▶ **EXTRACT**:

· · · ·

Restore from 2 days ago: 4 hours
Data loss: 2 days

Prevention: Immutable backups (object lock)
Automatic snap with encryption key rotation

Scenario 3: Accidental Data Deletion

Customer: "Oops, deleted all orders!"
Alert: 30 sec (monitoring detects data loss)
Restore: Select backup from 1 hour ago
Result: 1 hour data loss, 5 min restore

Without backup: Unrecoverable

Common Mistakes

Mistake 1: Never Testing Restore

❌ WRONG: "Backup process works, I'm sure restores work too"
Result: Can't actually restore when needed

✓ CORRECT: Monthly restore drills
- Restore to test instance
- Run queries to verify
- Document any issues

Mistake 2: Backup in Same Datacenter

❌ WRONG: Backups on same storage as primary
Regional disaster = data + backups lost

✓ CORRECT: 3-2-1 rule
- Primary: local
- Secondary: different AZ
- Tertiary: different region

Mistake 3: Unencrypted Backups

❌ WRONG: Backups with plaintext data
Anyone with S3 access can read sensitive data

✓ CORRECT: Encryption at rest + in transit
- S3 encryption (AES-256)

· · · ·

▶ **DATA PROVIDED**:
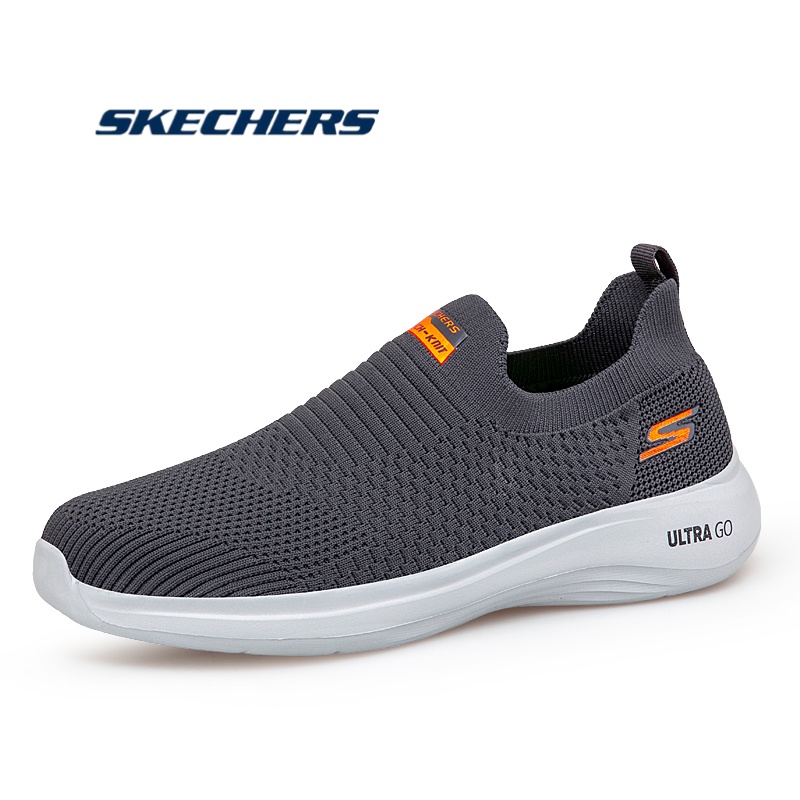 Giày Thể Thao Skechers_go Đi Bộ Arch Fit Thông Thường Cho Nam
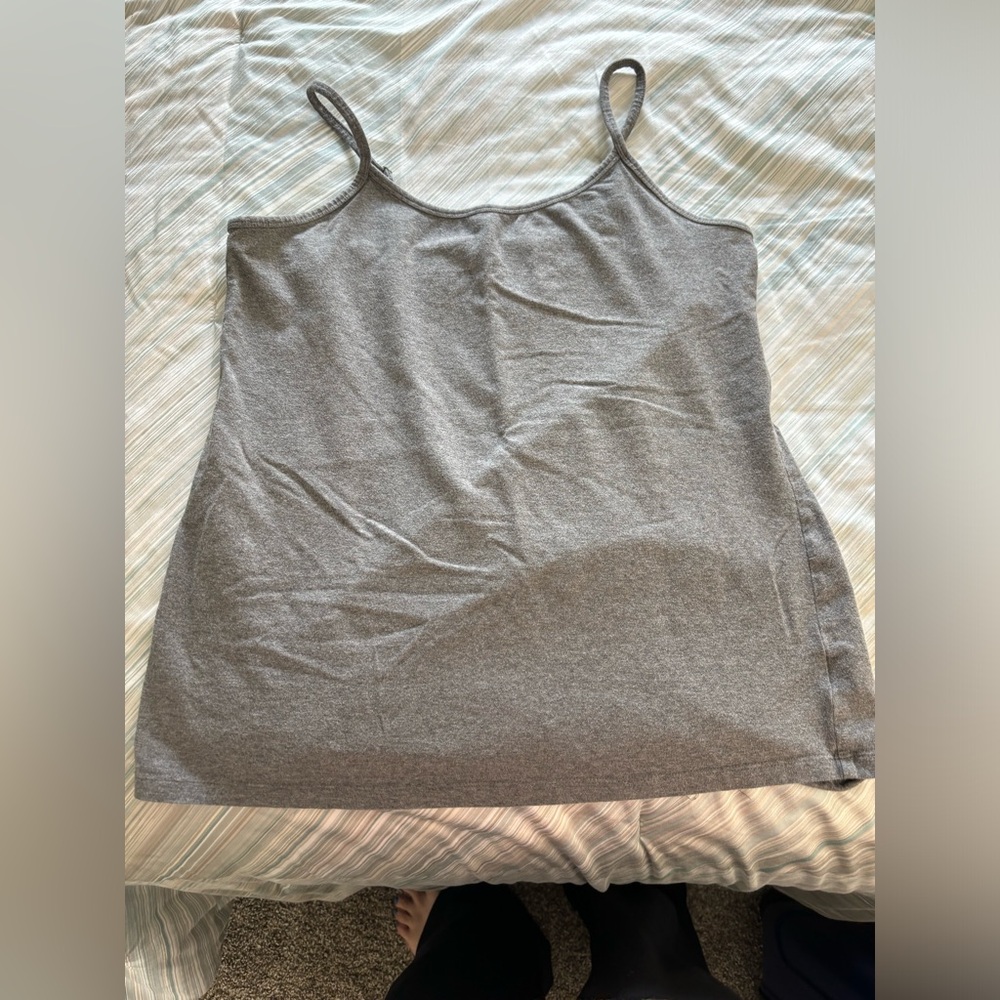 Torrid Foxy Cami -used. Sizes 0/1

· · · ·

▶ **WORK ORDER 1**: In the backup extract, how often does the correct practice for Mistake 1 say to run restore drills?
▶ **WORK ORDER 2**: Print the backup extract from "Automatic snap with" to "detects data loss)".

▶ **REPLY 1**: Monthly.

▶ **REPLY 2**:
Automatic snap with encryption key rotation

Scenario 3: Accidental Data Deletion

Customer: "Oops, deleted all orders!"
Alert: 30 sec (monitoring detects data loss)